# back propagation

Back propagation is the process of taking a series of neurons, starting at the end, and calculating the effect each neuron has on the outcome of the network. We do this by calculating the gradient (see derivative) of each node. A popular use of back propagation is gradient descent.

# Code

Here's an example of an individual value node that would exist inside of a chain of nodes and the functions it needs for back propagation.
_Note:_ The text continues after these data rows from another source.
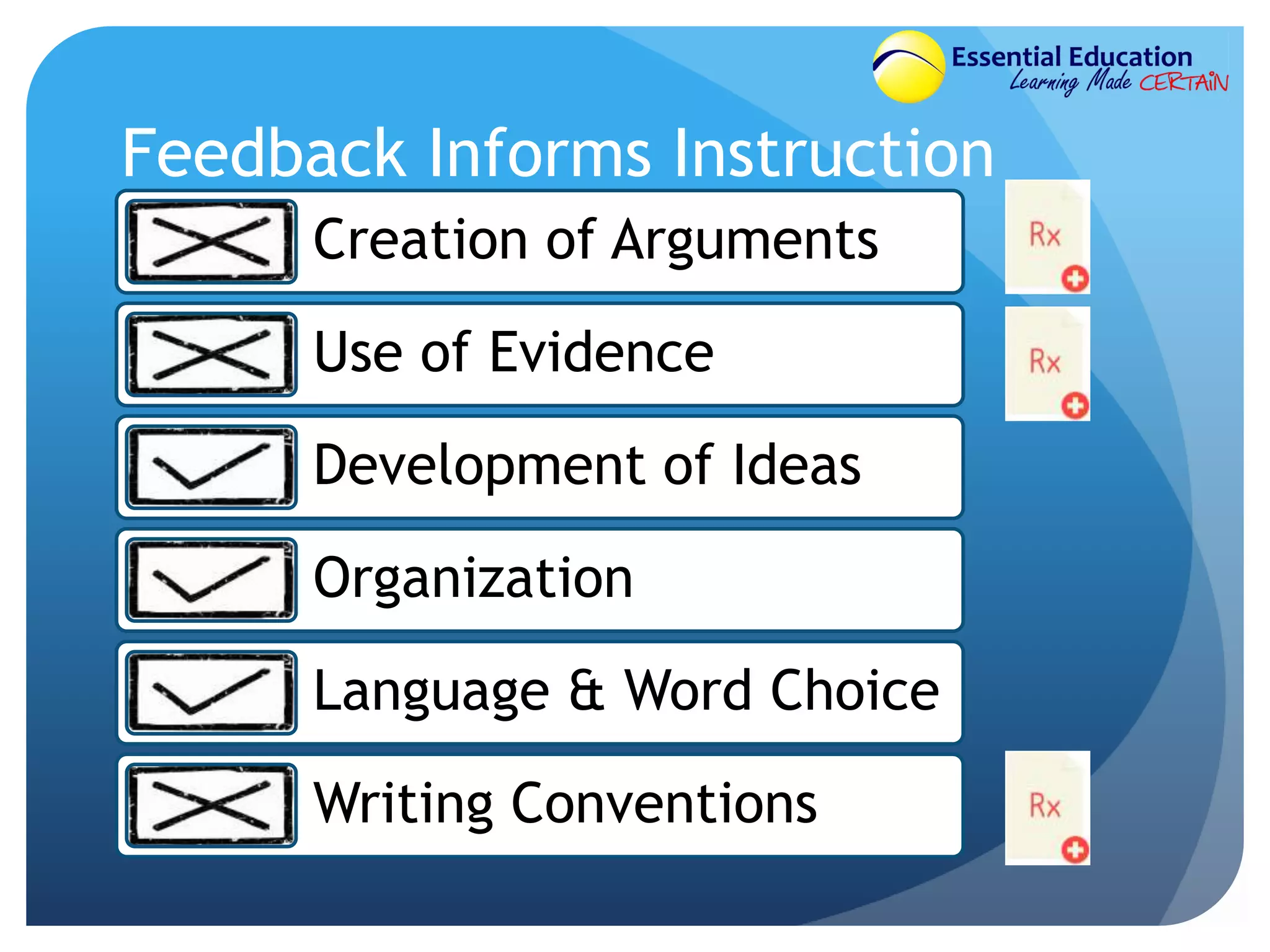 Essential Education
Learning Made CERTAIN

Feedback Informs Instruction

Creation of Arguments

Rx

Use of Evidence

Rx

Development of Ideas

Organization

Language & Word Choice

Writing Conventions

Rx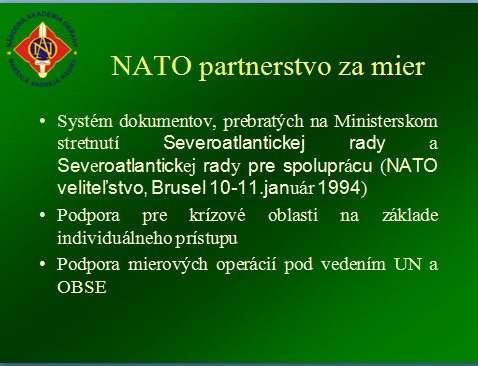 NÁRODNÁ AKADÉMIA OBRANY MARŠALA ANDREJA HADIKA

NAO

NATO partnerstvo za mier

• Systém dokumentov, prebratých na Ministerskom stretnutí Severoatlantickej rady a Severoatlantickej rady pre spoluprácu (NATO veliteľstvo, Brusel 10-11.január 1994)

• Podpora pre krízové oblasti na základe individuálneho prístupu

• Podpora mierových operácií pod vedením UN a OBSE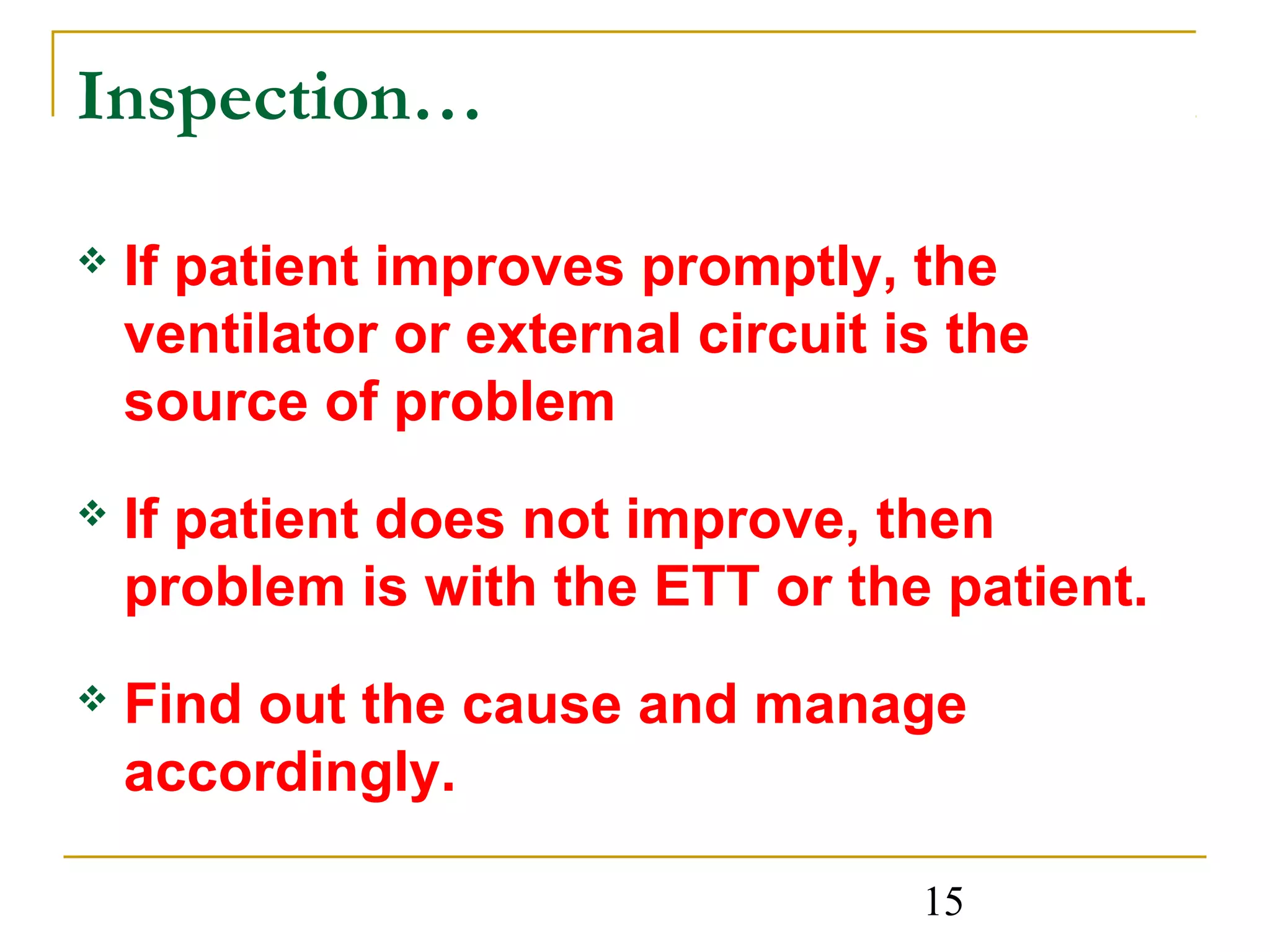 Inspection…

❖ If patient improves promptly, the ventilator or external circuit is the source of problem

❖ If patient does not improve, then problem is with the ETT or the patient.

❖ Find out the cause and manage accordingly.

15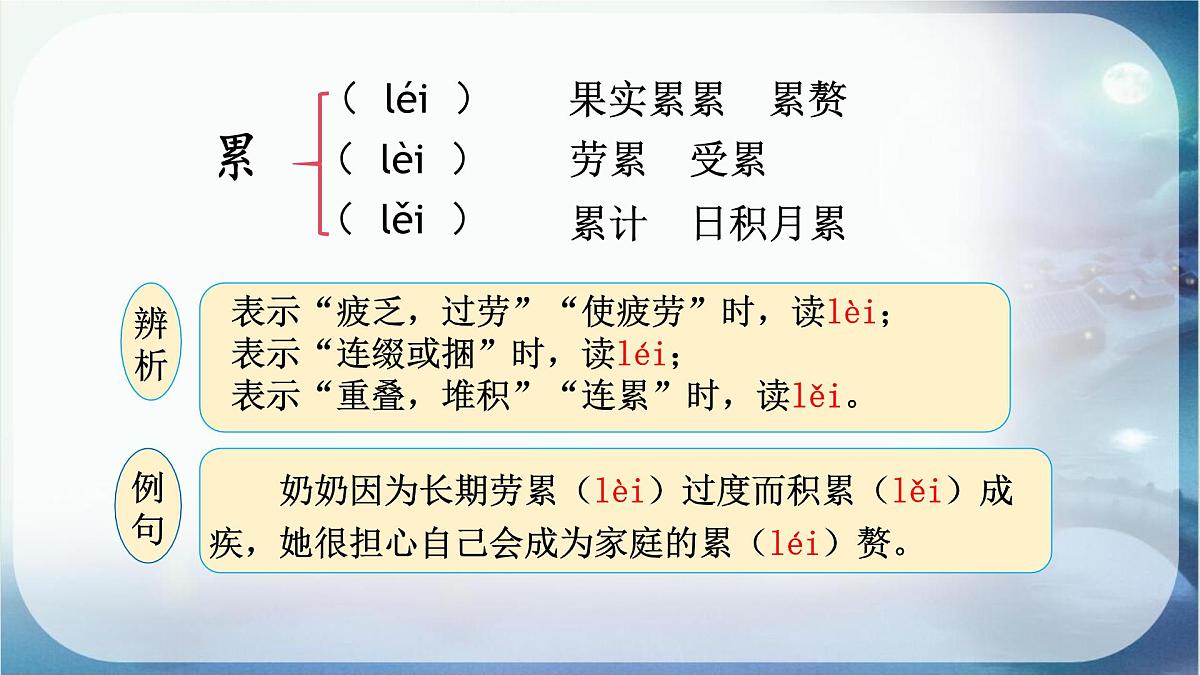 累

（ léi ） 果实累累 累赘
（ lèi ） 劳累 受累
（ lěi ） 累计 日积月累

辨析

表示“疲乏，过劳”“使疲劳”时，读lèi；
表示“连缀或捆”时，读léi；
表示“重叠，堆积”“连累”时，读lěi。

例句

奶奶因为长期劳累（lèi）过度而积累（lěi）成疾，她很担心自己会成为家庭的累（léi）赘。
You can think of a value node as a simplified neuron.

class Value:

  def __init__(self, data, _children=(), _op='', label=''):
    self.data = data
    self.grad = 0.0
    self._backward = lambda: None
    self._prev = set(_children)
    self._op = _op
    self.label = label

  def __repr__(self):
    return f"Value(data={self.data})"

  def __add__(self, other):
    other = other if isinstance(other, Value) else Value(other)
    out = Value(self.data + other.data, (self, other), '+')

    def _backward():
      self.grad += 1.0 * out.grad
      other.grad += 1.0 * out.grad
    out._backward = _backward

    return out

  def __mul__(self, other):
    other = other if isinstance(other, Value) else Value(other)
    out = Value(self.data * other.data, (self, other), '*')

    def _backward():
      self.grad += other.data * out.grad
      other.grad += self.data * out.grad
    out._backward = _backward

    return out

  def __pow__(self, other):
    assert isinstance(other, (int, float)), "only supporting int/float powers for now"
    out = Value(self.data**other, (self,), f'**{other}')

    def _backward():
        self.grad += other * (self.data ** (other - 1)) * out.grad
    out._backward = _backward

    return out

  def __rmul__(self, other): # other * self
    return self * other

  def __truediv__(self, other): # self / other
    return self * other**-1

  def __neg__(self): # -self
    return self * -1

  def __sub__(self, other): # self - other
    return self + (-other)

  def __radd__(self, other): # other + self
    return self + other

  def tanh(self):
    x = self.data
    t = (math.exp(2*x) - 1)/(math.exp(2*x) + 1)
    out = Value(t, (self, ), 'tanh')

    def _backward():
      self.grad += (1 - t**2) * out.grad
    out._backward = _backward

    return out

  def exp(self):
    x = self.data
    out = Value(math.exp(x), (self, ), 'exp')

    def _backward():
      self.grad += out.data * out.grad # NOTE: in the video I incorrectly used = instead of +=. Fixed here.
    out._backward = _backward

    return out


  def backward(self):

    topo = []
    visited = set()
    def build_topo(v):
      if v not in visited:
        visited.add(v)
        for child in v._prev:
          build_topo(child)
        topo.append(v)
    build_topo(self)

    self.grad = 1.0
    for node in reversed(topo):
      node._backward()